Allow an auxiliary agent check to be run independently of the
regular a regular health check. This is enabled by the agent-check
server setting.

The agent-port, which specifies the TCP port to use for the agent's
connections, is required.

The agent-inter, which specifies the interval between agent checks and
timeout of agent checks, is optional. If not set the value for regular
checks is used.

e.g.
server  web1_1 127.0.0.1:80 check agent-port 10000

If either the health or agent check determines that a server is down
then it is marked as being down, otherwise it is marked as being up.

An agent health check performed by opening a TCP socket and reading an
ASCII string. The string should have one of the following forms:

* An ASCII representation of an positive integer percentage.
  e.g. "75%"

  Values in this format will set the weight proportional to the initial
  weight of a server as configured when haproxy starts.

* The string "drain".

  This will cause the weight of a server to be set to 0, and thus it
  will not accept any new connections other than those that are
  accepted via persistence.

* The string "down", optionally followed by a description string.

  Mark the server as down and log the description string as the reason.

* The string "stopped", optionally followed by a description string.

  This currently has the same behaviour as "down".

* The string "fail", optionally followed by a description string.

  This currently has the same behaviour as "down".

Signed-off-by: Simon Horman <ho...@verge.net.au>

---

v7
* Manual Rebase
* Add "agent-check" keyword which is used to enable agent checks
  explicitly.
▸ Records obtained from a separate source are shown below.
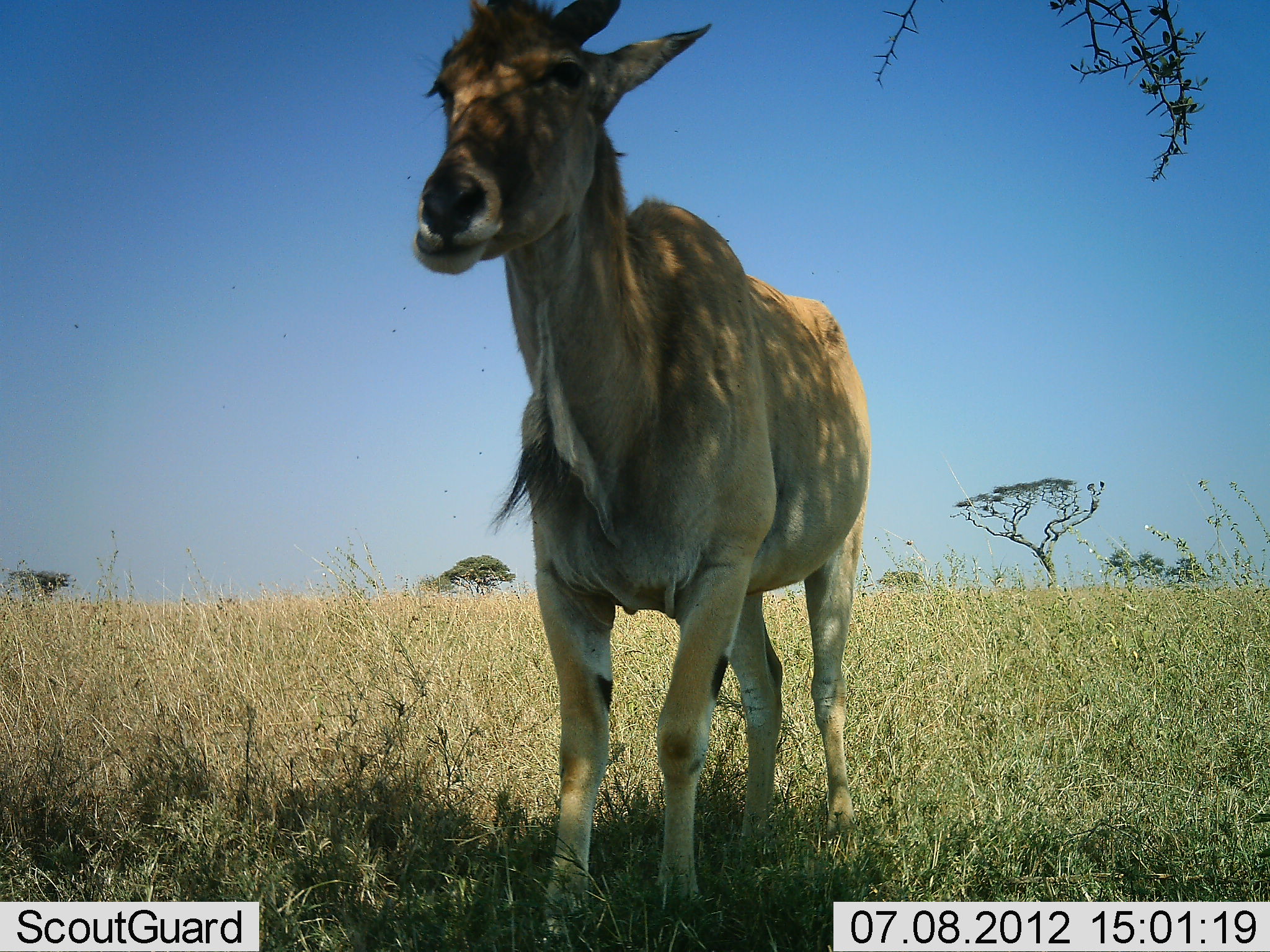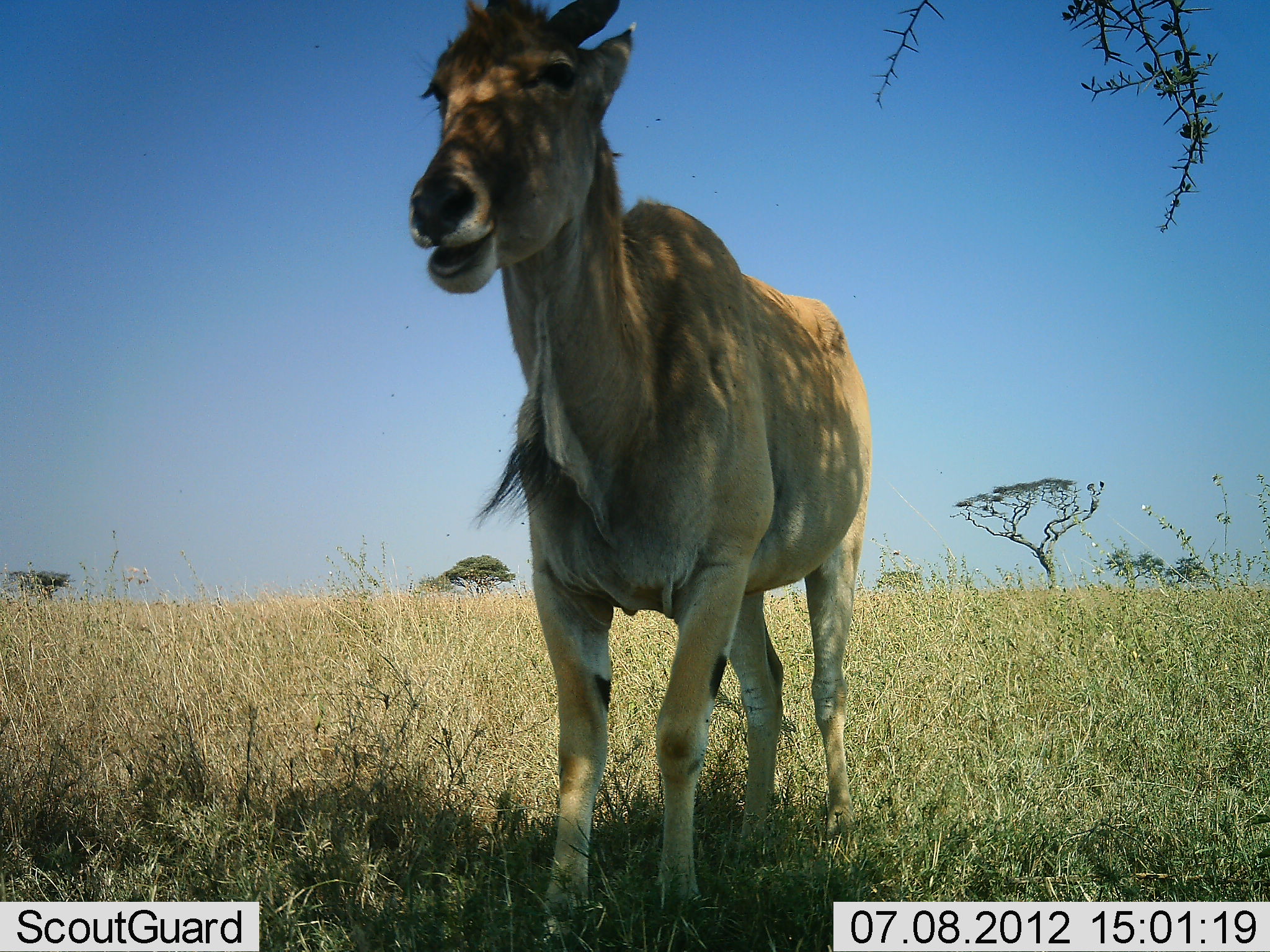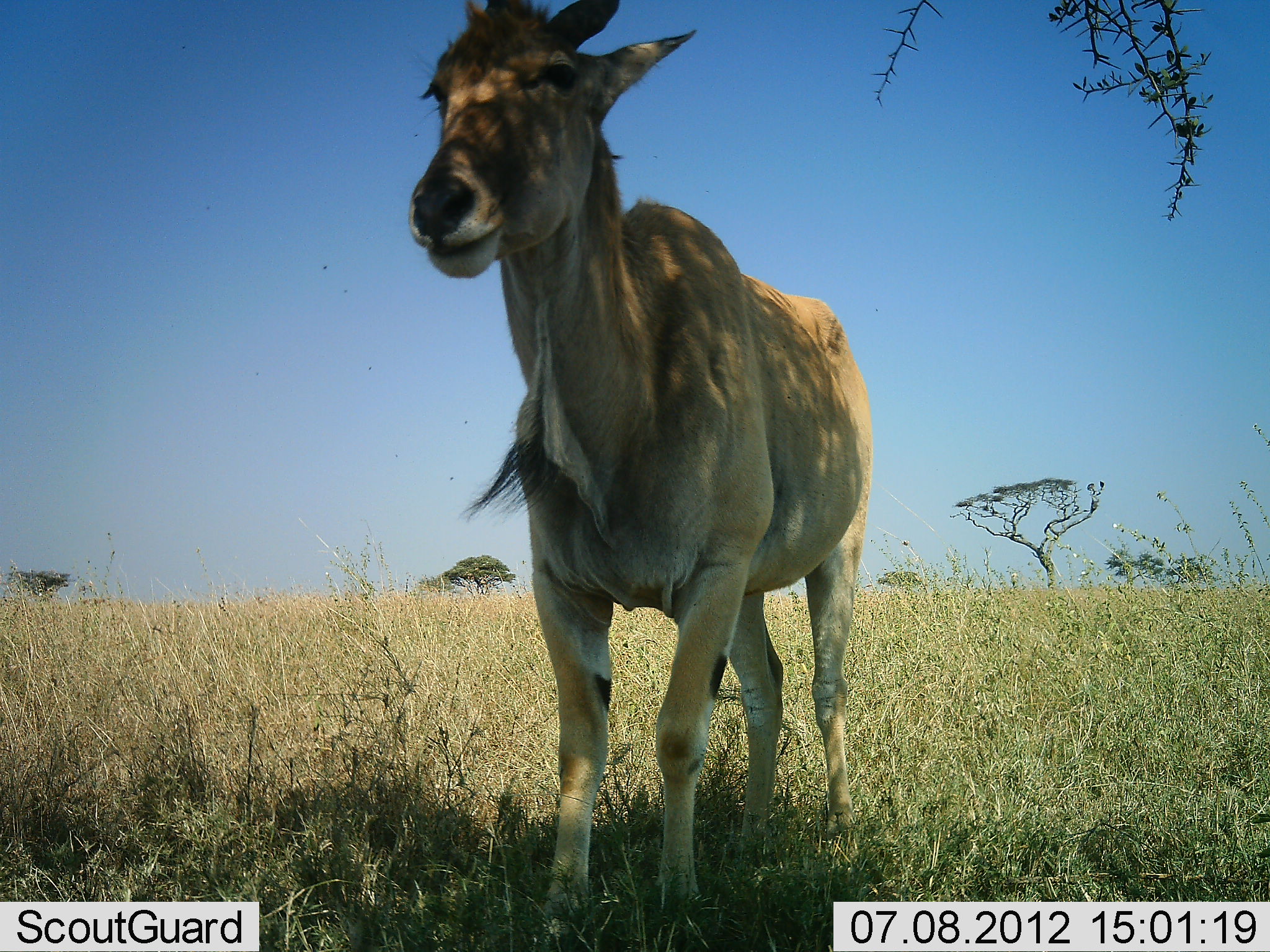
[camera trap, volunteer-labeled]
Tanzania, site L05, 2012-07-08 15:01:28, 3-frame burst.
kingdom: Animalia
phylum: Chordata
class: Mammalia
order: Artiodactyla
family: Bovidae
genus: Tragelaphus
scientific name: Tragelaphus oryx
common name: eland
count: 1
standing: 70%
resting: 0%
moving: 0%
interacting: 0%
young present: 0%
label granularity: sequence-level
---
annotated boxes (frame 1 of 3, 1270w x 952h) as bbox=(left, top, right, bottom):
animal: bbox=(406, 3, 869, 920)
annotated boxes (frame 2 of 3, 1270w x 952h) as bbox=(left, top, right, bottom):
animal: bbox=(405, 0, 875, 948)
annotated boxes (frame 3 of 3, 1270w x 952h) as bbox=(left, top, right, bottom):
animal: bbox=(407, 0, 872, 939)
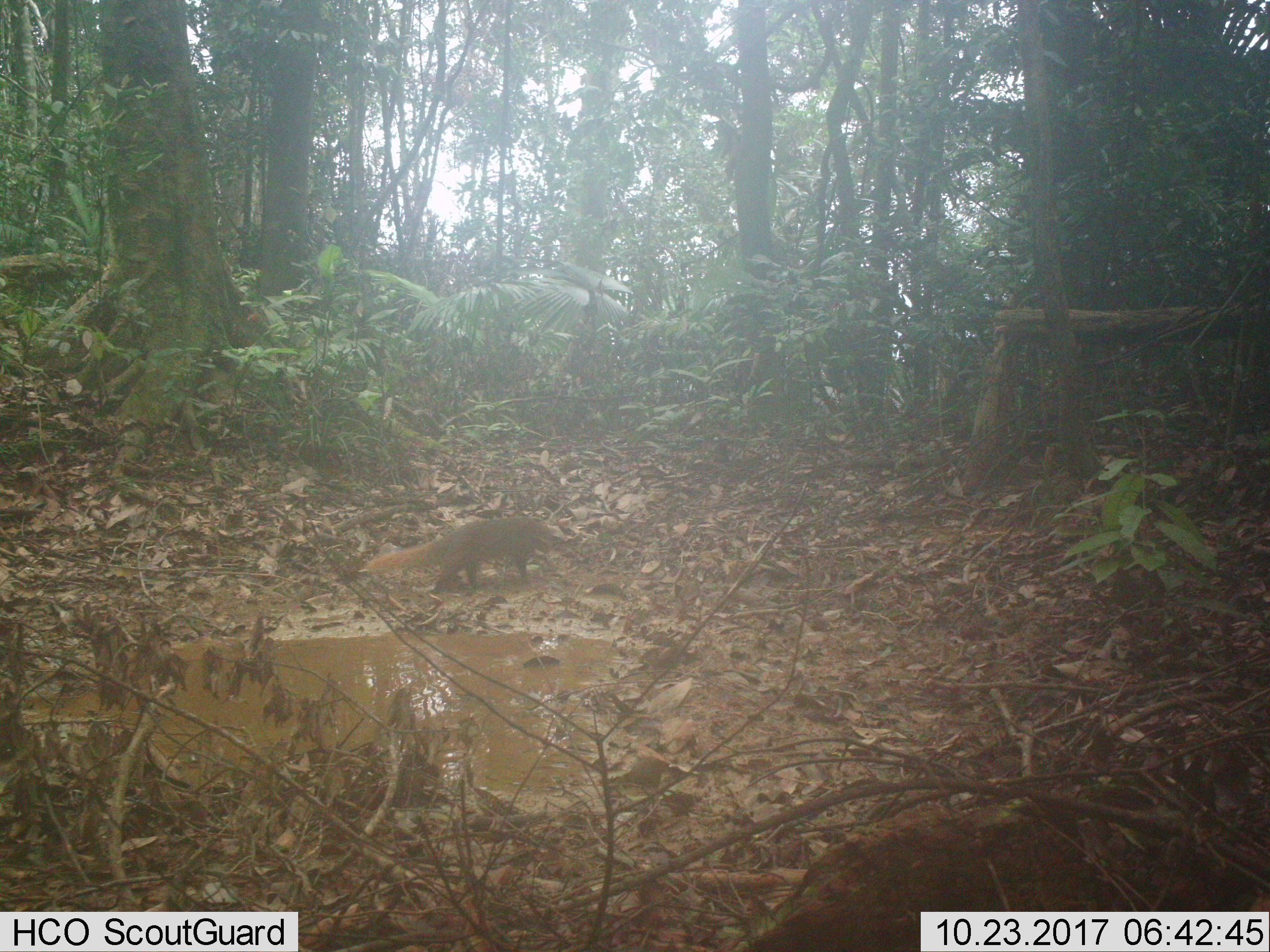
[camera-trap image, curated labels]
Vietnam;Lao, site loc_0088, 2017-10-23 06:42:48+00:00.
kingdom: Animalia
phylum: Chordata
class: Mammalia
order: Carnivora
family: Herpestidae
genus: Urva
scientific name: Urva urva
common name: crab-eating mongoose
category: crab eating mongoose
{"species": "crab eating mongoose (crab-eating mongoose) (Urva urva)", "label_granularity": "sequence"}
This allows the "agent-port" setting to be used in
  the default-server without enabling agent checks for all servers.
* Enhance documentation to note compatibility of options
  with default-server
* Enhance changelog to try and make it more obvious what the
  patch does.

* Note: lb-agent-chk has been removed by a previous patch

Notes by Willy on v6:
    The commit message confused me but fortunately the doc fixed me :-)

    I'm having an issue with using agent-port to automatically enable the
    check. We've done this mistake with the stats in the past. Specifying
    any stats setting enables the stats. The end result is that nobody
    sets the stats URL or passwords in a defaults section.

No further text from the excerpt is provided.